» **PROBLEM STATEMENT**
I would like you to output every record below exactly, apart from the pictures.

|---|

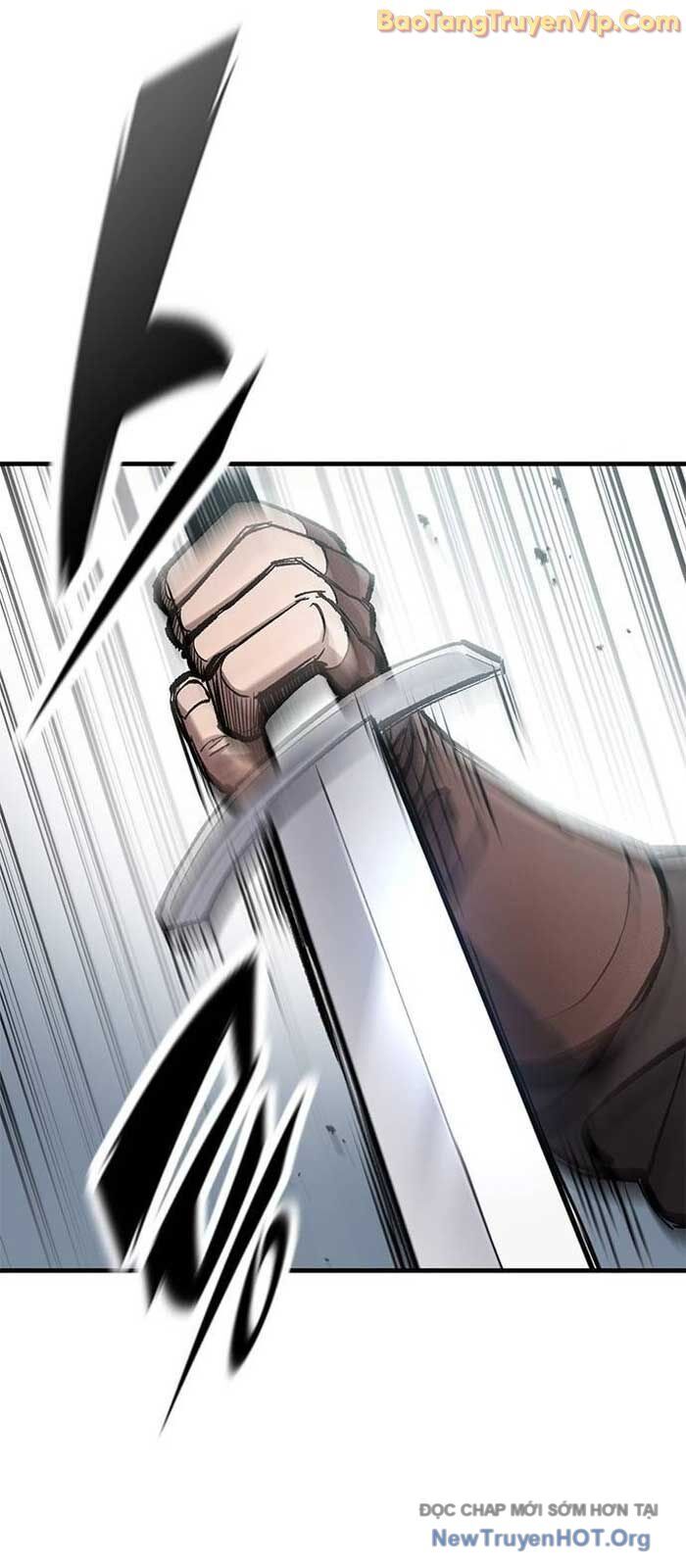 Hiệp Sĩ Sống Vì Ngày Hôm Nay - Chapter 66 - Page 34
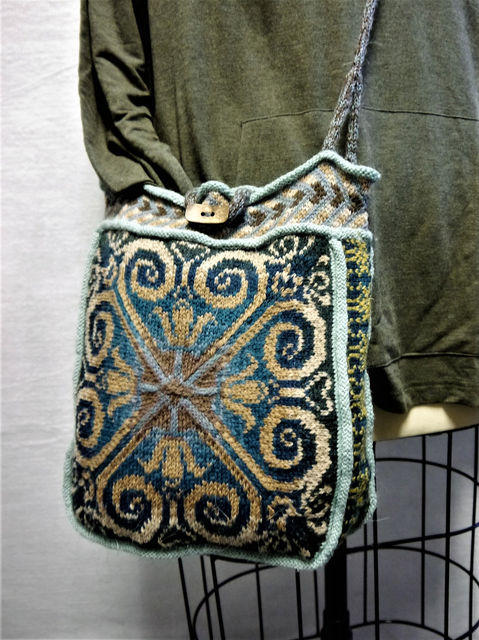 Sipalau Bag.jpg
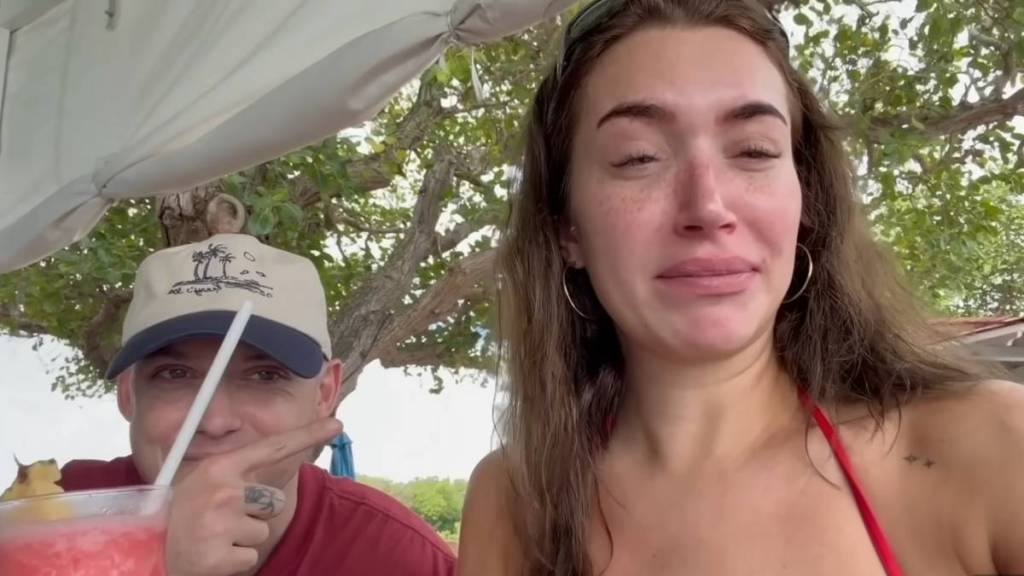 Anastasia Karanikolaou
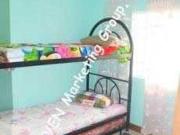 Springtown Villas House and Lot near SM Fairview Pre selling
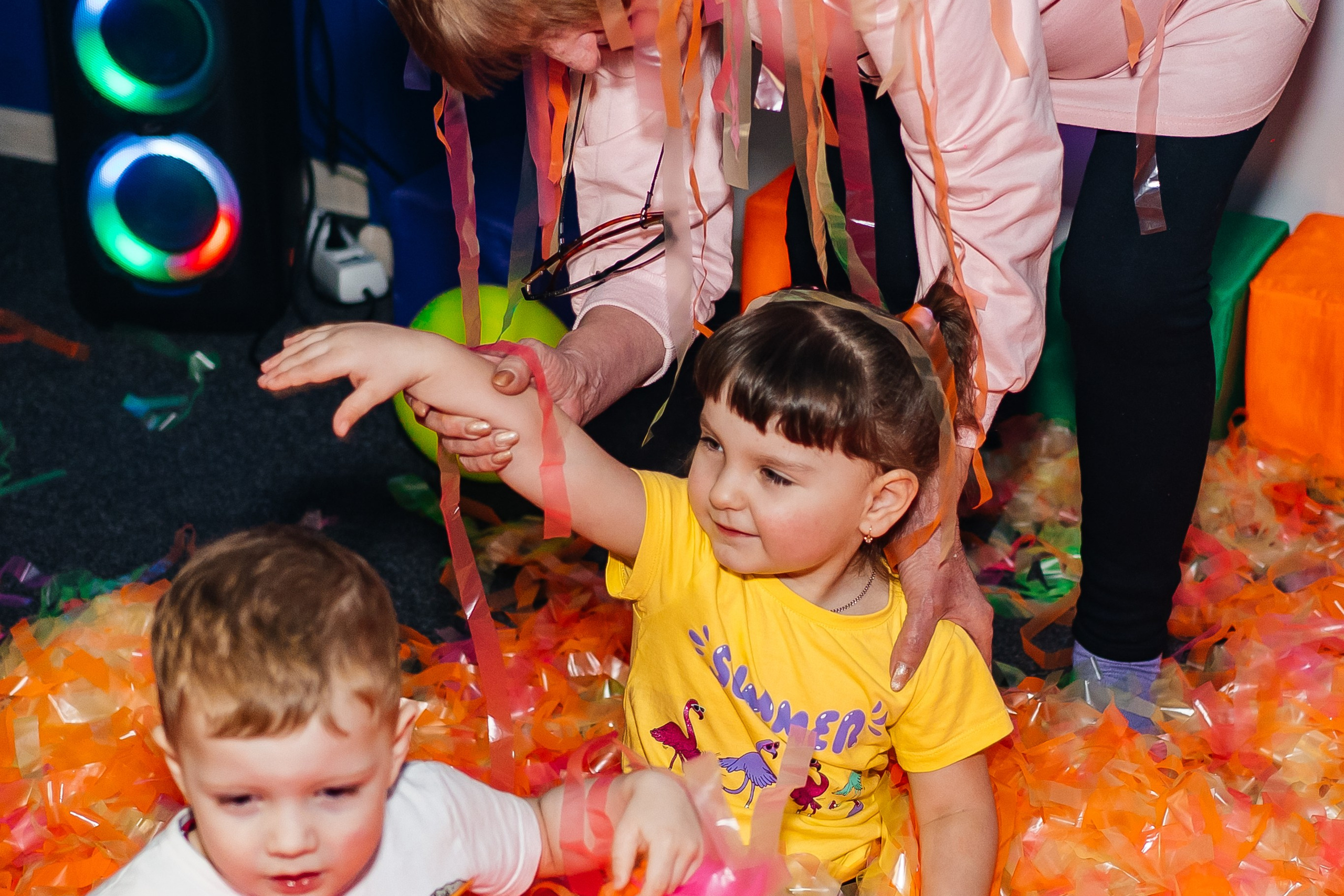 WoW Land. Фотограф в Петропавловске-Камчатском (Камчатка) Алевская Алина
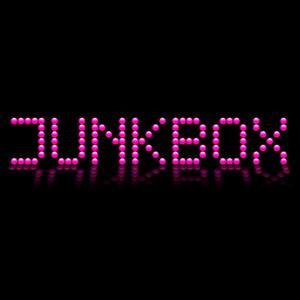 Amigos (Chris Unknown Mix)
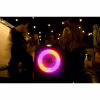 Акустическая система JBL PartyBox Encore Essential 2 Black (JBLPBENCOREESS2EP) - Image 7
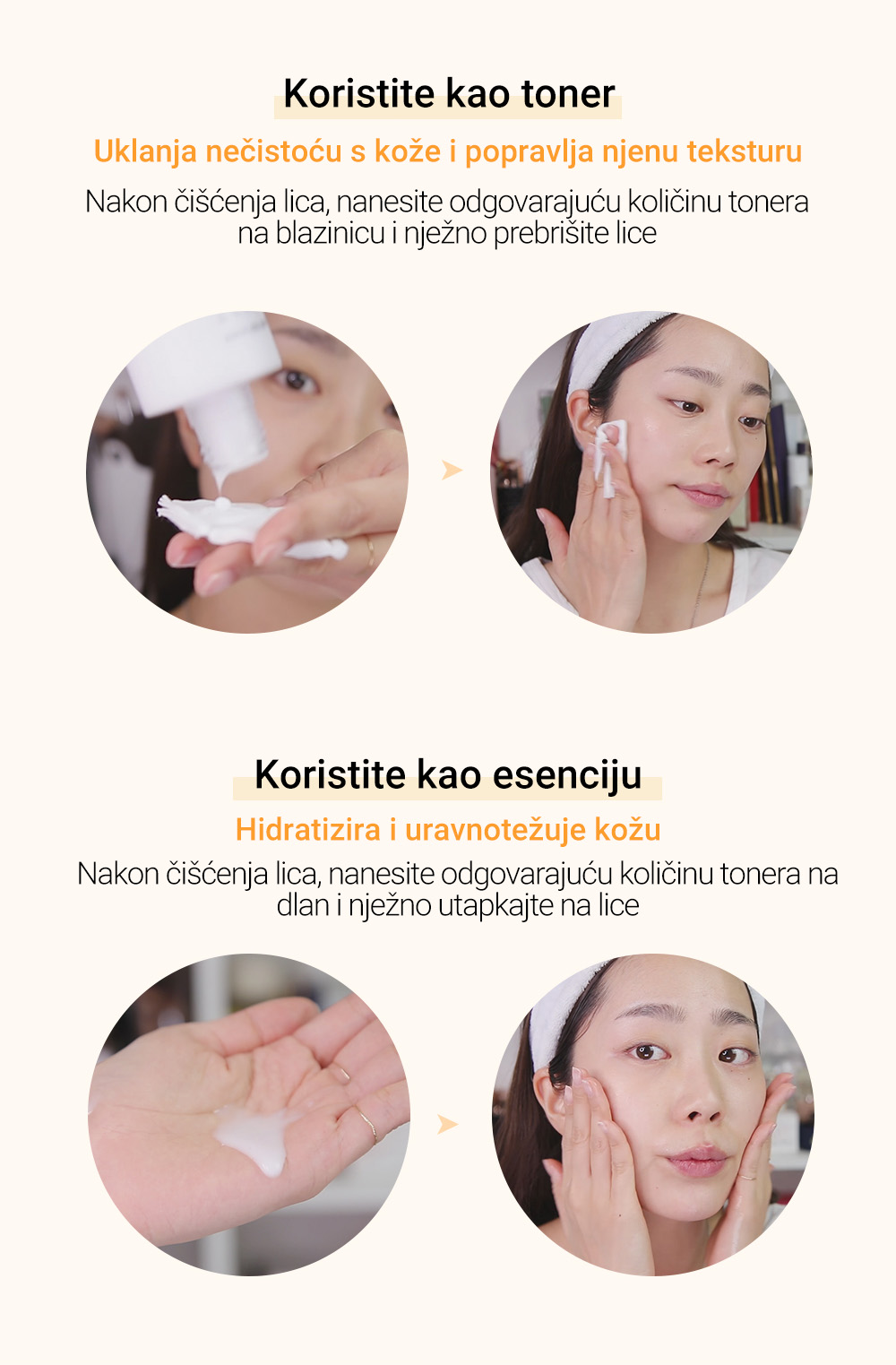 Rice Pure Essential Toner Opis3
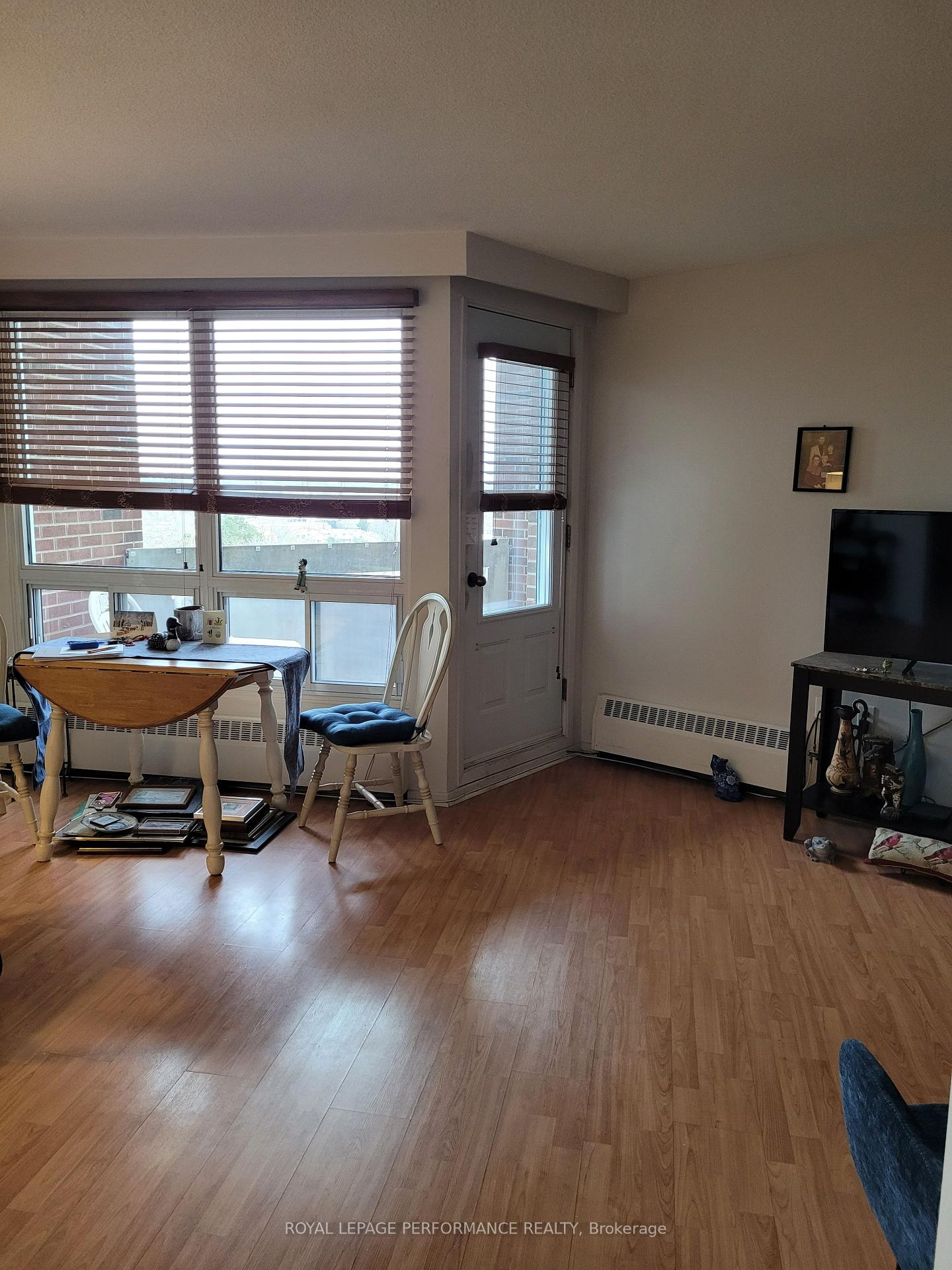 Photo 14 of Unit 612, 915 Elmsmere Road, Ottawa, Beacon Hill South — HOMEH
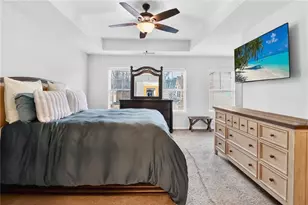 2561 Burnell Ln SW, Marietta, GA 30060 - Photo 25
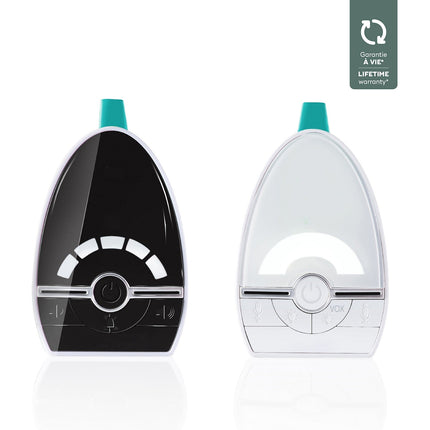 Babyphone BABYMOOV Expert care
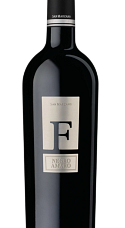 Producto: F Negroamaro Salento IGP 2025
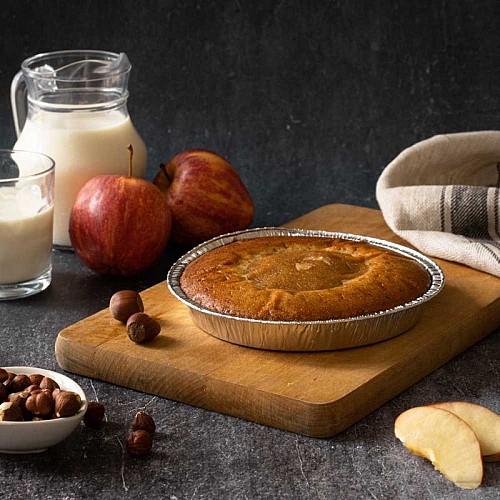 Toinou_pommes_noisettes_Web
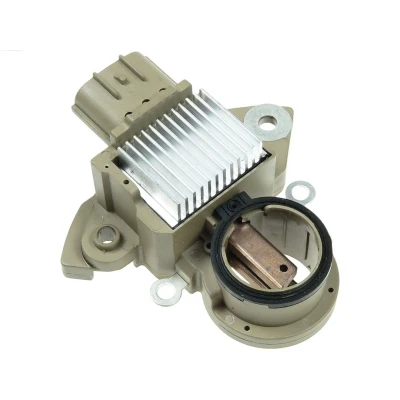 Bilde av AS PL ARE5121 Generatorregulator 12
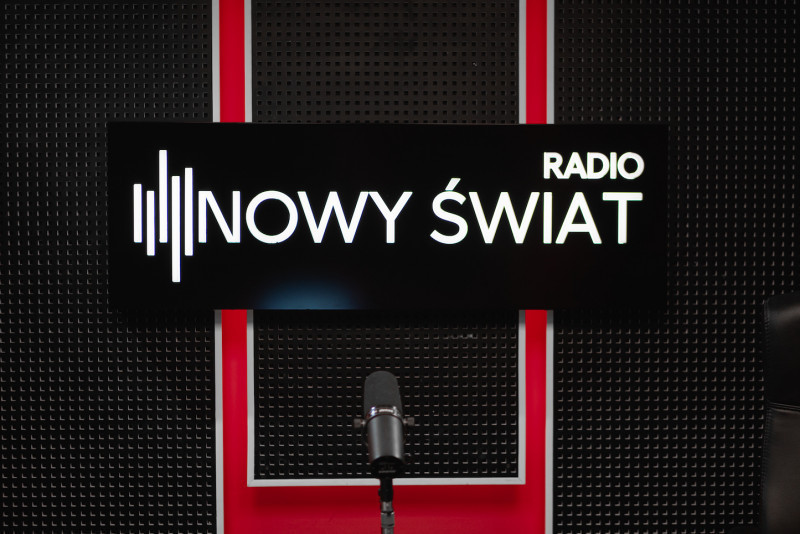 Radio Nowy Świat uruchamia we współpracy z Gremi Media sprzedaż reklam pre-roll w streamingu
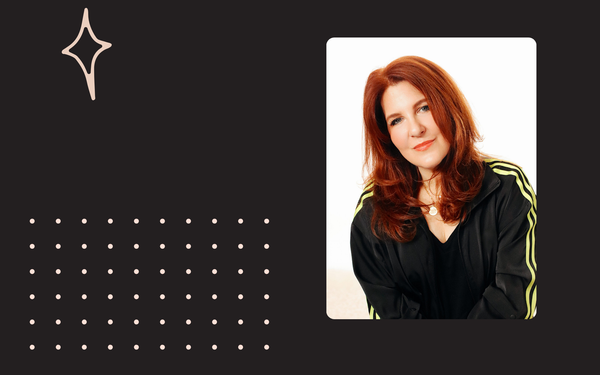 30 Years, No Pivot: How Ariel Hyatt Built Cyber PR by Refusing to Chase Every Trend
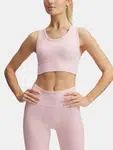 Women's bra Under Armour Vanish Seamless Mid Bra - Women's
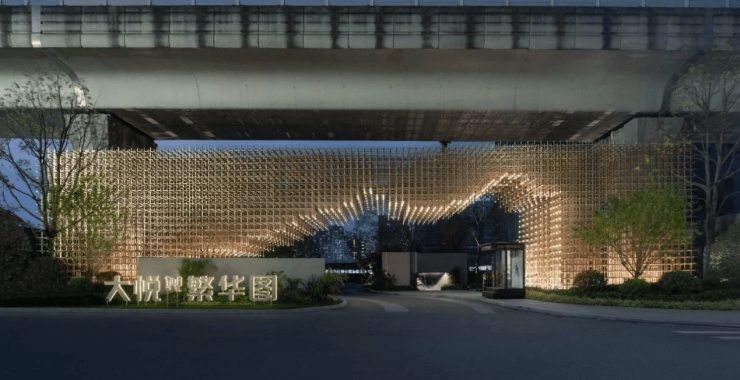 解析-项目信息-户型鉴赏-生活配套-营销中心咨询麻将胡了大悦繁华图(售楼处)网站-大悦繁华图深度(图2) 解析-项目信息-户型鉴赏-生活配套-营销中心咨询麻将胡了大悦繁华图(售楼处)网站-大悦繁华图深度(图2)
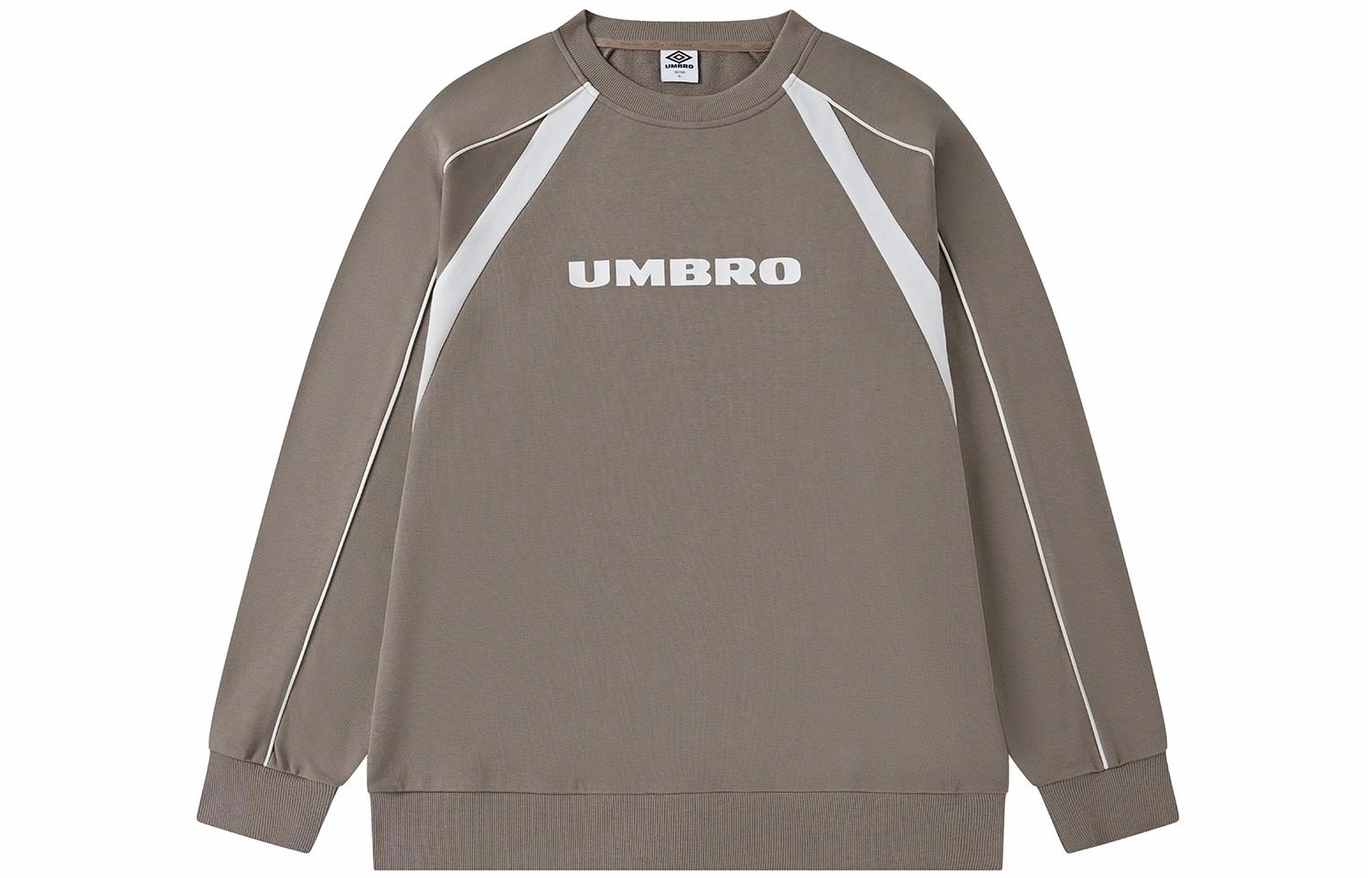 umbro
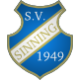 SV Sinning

|---|

» **OUTPUT FOR THIS EXERCISE**
 Hiệp Sĩ Sống Vì Ngày Hôm Nay - Chapter 66 - Page 34
 Sipalau Bag.jpg
 Anastasia Karanikolaou
 Springtown Villas House and Lot near SM Fairview Pre selling
 WoW Land. Фотограф в Петропавловске-Камчатском (Камчатка) Алевская Алина
 Amigos (Chris Unknown Mix)
 Акустическая система JBL PartyBox Encore Essential 2 Black (JBLPBENCOREESS2EP) - Image 7
 Rice Pure Essential Toner Opis3
 Photo 14 of Unit 612, 915 Elmsmere Road, Ottawa, Beacon Hill South — HOMEH
 2561 Burnell Ln SW, Marietta, GA 30060 - Photo 25
 Babyphone BABYMOOV Expert care
 Producto: F Negroamaro Salento IGP 2025
 Toinou_pommes_noisettes_Web
 Bilde av AS PL ARE5121 Generatorregulator 12
 Radio Nowy Świat uruchamia we współpracy z Gremi Media sprzedaż reklam pre-roll w streamingu
 30 Years, No Pivot: How Ariel Hyatt Built Cyber PR by Refusing to Chase Every Trend
 Women's bra Under Armour Vanish Seamless Mid Bra - Women's
 解析-项目信息-户型鉴赏-生活配套-营销中心咨询麻将胡了大悦繁华图(售楼处)网站-大悦繁华图深度(图2) 解析-项目信息-户型鉴赏-生活配套-营销中心咨询麻将胡了大悦繁华图(售楼处)网站-大悦繁华图深度(图2)
 umbro
 SV Sinning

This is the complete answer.